> SEITENTEXT
______

Ein kleines Giebelhaus mit schlichter Fassade, in zwei großen Schaufenstern eine zurückhaltende Angebotsdekoration, über der Eingangstür ein fröhlich lockendes Ladenschild, das ist der Auftritt von Nr. 51 in der Königstraße, gegenüber von Karstadt, gleich neben dem riesigen Eintrittstor in die König-Passage.
Im März 2017 hat Harun Bayraktar die Geschäfte „Schöner schwanger“ übernommen. Die Lübecker Filiale war zu diesem Zeitpunkt in der Fleischhauerstraße. Am ersten Oktober desselben Jahres öffnete die Boutique für Schwangerschafts-, Baby- und Kindermode in der Königstraße. „Manchmal, nach Feierabend, laden meine Frau Feride und ich Freunde ein, zünden Kerzen an und sitzen auf unserem Sofa hier und plaudern. Ein so schöner Ort, und wir können ihn täglich erleben!“, schwärmt Harun Bayraktar.
Tatsächlich ist es dem „leidenschaftlichen Kaufmann“, wie er sich selbst augenzwinkernd nennt, gelungen, die Ladeneinrichtung so transparent zu gestalten, dass jeder Besucher des Geschäftes sofort bemerkt, ein besonderes, ein historisches Haus zu betreten. Die Diele ist sehr lang und schmal, die hohe Decke wird getragen von Balken aus seltenem Eschenholz, geschlagen im Jahr 1273. Wer innehält und sich umschaut, wird entdecken, dass die Wände ringsum Spuren, Reste von Wandmalerei zeigen. Der gesamte Raum wurde um 1300 in einem Zug ornamental und figürlich ausgestaltet. Das Programm, es ist im hinteren Teil der Diele zu erahnen, ist bis heute nicht vollkommen entschlüsselt. Die Botschaft des Auftraggebers, vermutlich ein Bankier aus der hochherrschaftlichen Familie der von Morum, ist nicht wirklich enträtselt.
Königstraße 51 ist für viele Lübecker eine besondere Adresse. 1991/92 wurde das Haus vor dem Abriss bewahrt. Sogar die BILD-Zeitung berichtete in großer Aufmachung von spektakulären Malereibefunden, die nur knapp gerettet werden konnten vor dem Bauwillen von Investoren, die ein Einkaufszentrum planten. Die König-Passage eröffnete 1993, Königstraße 51 wurde überplant und blieb erhalten.

______

> DATEN
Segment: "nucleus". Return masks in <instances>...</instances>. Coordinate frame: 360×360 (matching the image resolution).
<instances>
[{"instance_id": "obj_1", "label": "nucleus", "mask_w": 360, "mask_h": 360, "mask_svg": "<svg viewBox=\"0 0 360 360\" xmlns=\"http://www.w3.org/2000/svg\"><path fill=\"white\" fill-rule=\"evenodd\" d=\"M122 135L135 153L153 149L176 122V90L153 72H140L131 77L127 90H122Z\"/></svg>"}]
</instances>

______

> ÜBUNGSAUFGABEN
A: In welchem Jahr wurde laut dem Text über das Haus Königstraße 51 das Eschenholz für die Deckenbalken der Diele geschlagen?
B: Schreibe aus dem Text über das Haus Königstraße 51 die Stelle von „Im März 2017“ bis „schwärmt Harun Bayraktar.“ wortgetreu ab.

> LÖSUNGEN
A: Im Jahr 1273.

B:
Im März 2017 hat Harun Bayraktar die Geschäfte „Schöner schwanger“ übernommen. Die Lübecker Filiale war zu diesem Zeitpunkt in der Fleischhauerstraße. Am ersten Oktober desselben Jahres öffnete die Boutique für Schwangerschafts-, Baby- und Kindermode in der Königstraße. „Manchmal, nach Feierabend, laden meine Frau Feride und ich Freunde ein, zünden Kerzen an und sitzen auf unserem Sofa hier und plaudern. Ein so schöner Ort, und wir können ihn täglich erleben!“, schwärmt Harun Bayraktar.